O desporto é uma ferramenta fundamental para a ocupação de crianças e jovens, prevenindo-se a escolha de caminhos menos saudáveis, não só ao nível das dependências químicas, mas também das dependências tecnológicas. No entanto, esses jovens também têm de ter as condições adequadas para a prática desportiva, para que possam alcançar o sucesso.
Essa foi a principal premissa assumida durante uma reunião entre os deputados do CHEGA Açores, José Pacheco e Olivéria Santos, com a Direcção e Treinador do Clube de Patinagem de Santa Cruz, na Lagoa, que transmitiram aos parlamentares as preocupações face à intenção do Governo Regional de demolir o actual pavilhão da Escola 2,3 Padre João José do Amaral, mais conhecida como Escola do Fisher, para ali se construir uma nova escola e um novo pavilhão.
O Clube de Patinagem de Santa Cruz garante que o piso do actual pavilhão é um dos melhores para a prática da modalidade, além disso, o pavilhão sofreu obras em 2020, nomeadamente a substituição da cobertura e um novo piso, servindo para a prática da patinagem em segurança – algo que muitos outros pavilhões da Região, devido à elevada humidade dos Açores, não oferecem.
Perante as preocupações manifestadas, os deputados do CHEGA reforçaram que a prática de desporto é essencial para crianças e jovens, no entanto, há que dar respostas adequadas que evitem, por exemplo as lesões graves durante os treinos devido ao piso inadequado.
Para o líder parlamentar José Pacheco, “o CHEGA já incitou o Governo Regional a definir uma verdadeira Política Desportiva para a Região, porque não podemos ter um clube com um palmarés como o Clube de Patinagem de Santa Cruz, com os 54 atletas federados e 14 nas escolinhas do desporto, que lhes querem “remodelar a casa”, mas não os ouvem para saber o que é ideal para os seus treinos e competições e para os seus atletas”.
O parlamentar acrescenta que “é essencial ouvir as pessoas.

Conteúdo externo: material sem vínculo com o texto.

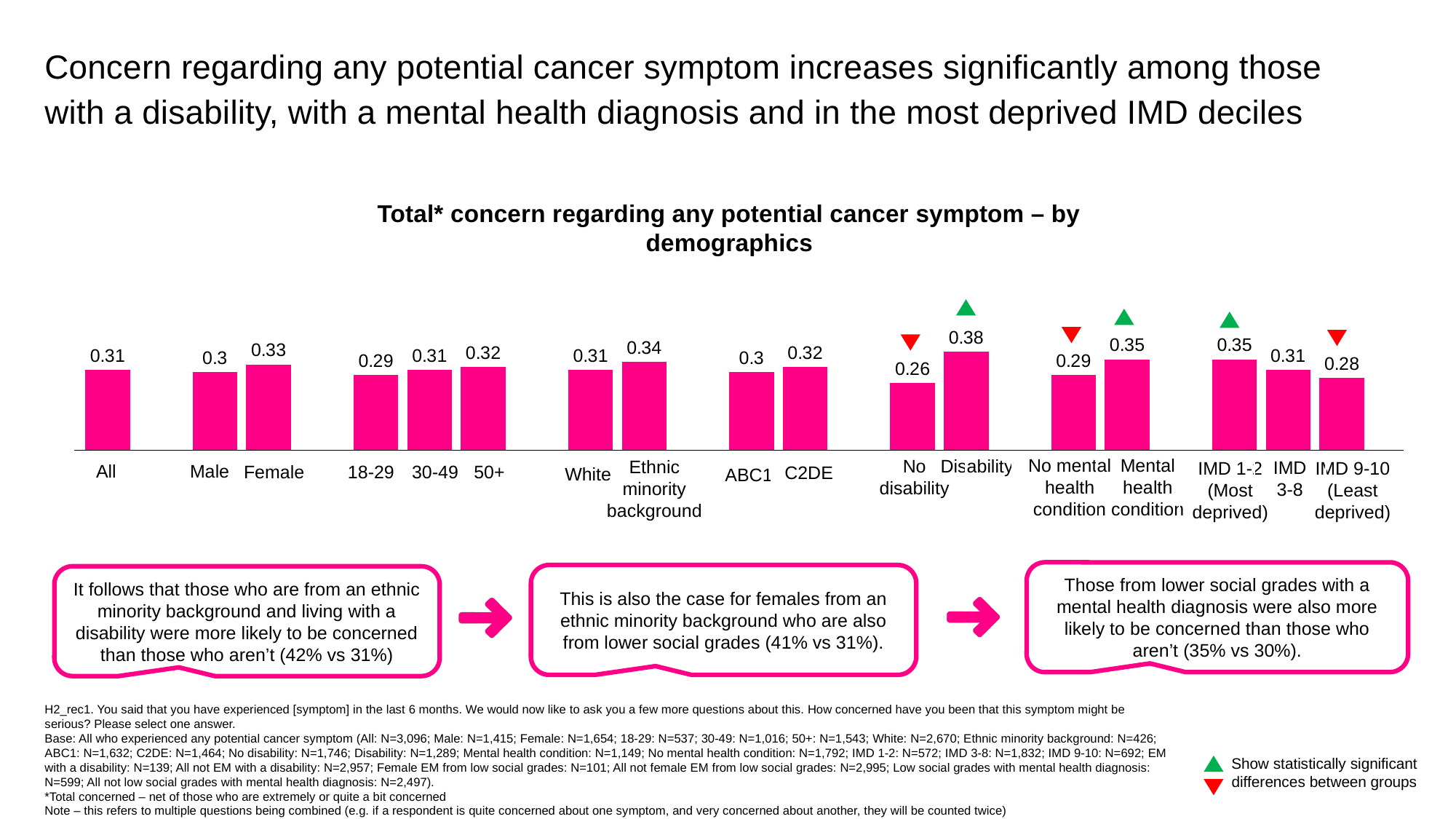
Which category has the lowest value? No disability What is the value for Disability? 0.38 What is the difference between the values for Disability and No disability? 0.12 What kind of chart is shown? Bar chart What is the value for IMD 9-10 (Least deprived)? 0.28 Which category has the highest value? Disability What is the difference between the values for Mental health condition and No mental health condition? 0.06 What is the title of the chart? Total* concern regarding any potential cancer symptom – by demographics What is the value for Ethnic minority background? 0.34 What is the value for No disability? 0.26 How many bars are shown in the chart? 17 Which is larger, the value for Female or the value for Male? Female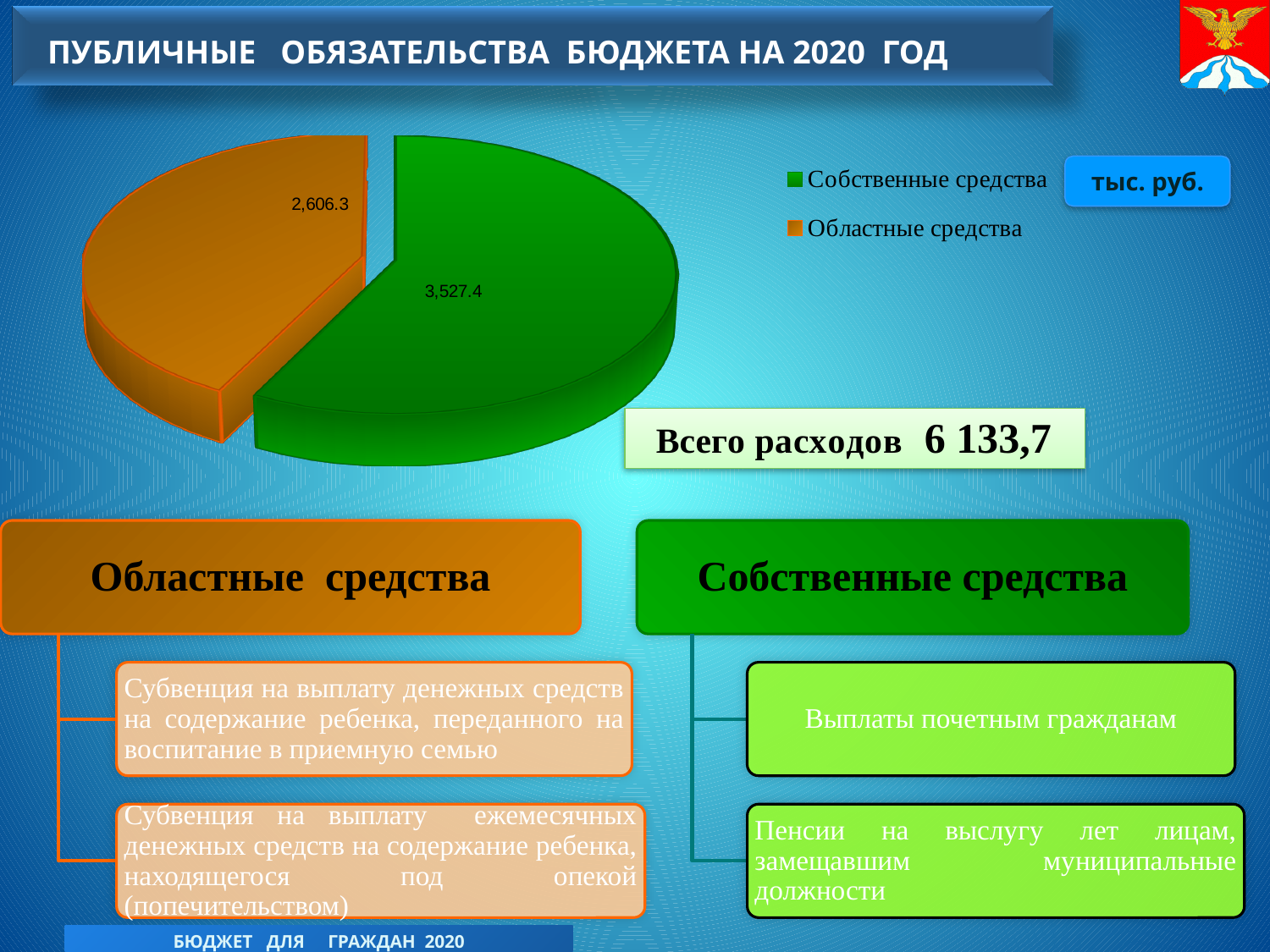
What unit is indicated for the values in the pie chart? тыс. руб. What is the value for Областные средства in the pie chart? 2,606.3 What is the difference between the values for Собственные средства and Областные средства? 921.1 What is the value for Собственные средства in the pie chart? 3,527.4 What colour is the Областные средства slice in the pie chart? orange Which is larger: Собственные средства or Областные средства? Собственные средства Which slice of the pie chart is the smallest? Областные средства What type of chart is shown on the slide? pie chart What is the total of the two slices in the pie chart, as shown on the slide (Всего расходов)? 6 133,7 How many slices does the pie chart have? 2 How many series does the legend list? 2 Which slice of the pie chart is the largest? Собственные средства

Os governantes não podem tomar decisões, sem ouvir quem realmente percebe dos assuntos, quem realmente trabalha todos os dias com as matérias, quem já viu atletas lesionados com gravidade e perderem competições nacionais e internacionais, porque o piso é demasiado escorregadio porque não se teve em atenção as necessidades para a patinagem”.